Struggling Brexit trade negotiations between the EU and UK will not continue past Wednesday, Michel Barnier has said.
The EU’s chief negotiator told MEPs in a closed meeting on Monday morning that talks were now in their “endgame” and would need to be wrapped up in the coming days.
The deadline comes ahead of a summit of the 27 EU prime ministers and presidents in Brussels on Thursday. The meeting is widely seen as the last formal opportunity for the EU leaders to sign off an agreement.
Diplomats from EU member states say Mr Barnier was downbeat when he updated them earlier on Monday morning, dismissing reports that there had been a breakthrough on the issue of fishing.
He is said to have warned that the two sides were also still apart on the questions of governance, and of fair competition for British businesses – the two other longstanding sticking points.
The chief negotiator is said to have given the impression that the latter issue will be the hardest to overcome.
Irish foreign minister Simon Coveney told Irish public broadcaster RTE that Mr Barnier had given a “very gloomy" and "downbeat” assessment of the prospects of a deal.
“Having heard from Michel Barnier this morning, really the news is very downbeat. I would say he is very gloomy, and obviously very cautious about the ability to make progress today," he said.
"There was news last night on some media sources that there was a breakthrough on fishing. That is absolutely not the case from what we’re hearing this morning.
“There really was no progress made yesterday, that’s our understanding and so we’ve got to try to make a breakthrough at some point today, before the two principals, the Commission president and the prime minister speak later on this evening.
“Unfortunately, I’d like to be giving more positive news, but at the moment these negotiations seem stalled, and the barriers to progress are still very much in place."
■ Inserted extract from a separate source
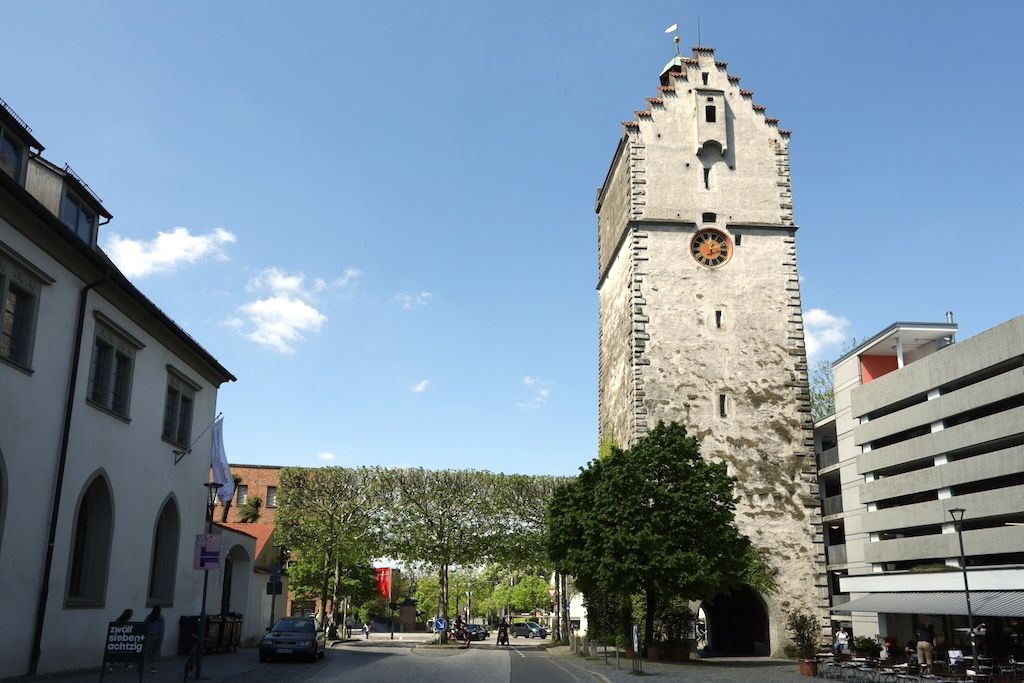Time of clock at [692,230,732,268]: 12:13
Back in Westminster, Foreign Office minister James Cleverly insisted that a trade agreement was "nearly there" but warned that negotiators may not be successful in time.
"The vast majority of the elements of this agreement have been resolved and we're now hanging on a small number of important areas where we don't have agreement," he told BBC Radio 4's Today programme.
The lack of progress at the weekend is bad news for the prospects of avoiding a no-deal exit from the single market, which will happen automatically on 31 December if nothing is agreed by then.
Boris Johnson and European Commission president Ursula von der Leyen are set to talk again this evening over the telephone to take stock of whether negotiators have made any ground today.
Asked about Mr Barnier’s comments, a European Commission spokesperson said: “We are not going to speculate on a last chance date. We are fully committed to substantial negotiations; we’ve always said and continue to say it’s the substance that prevails over timing.”
A Downing Street spokesperson appeared to dispute the deadline, telling reporters in Westminster: “Time is obviously now in very short supply, and we are in the final stages, but we are prepared to negotiate for as long as we have time available if we think an agreement is still possible."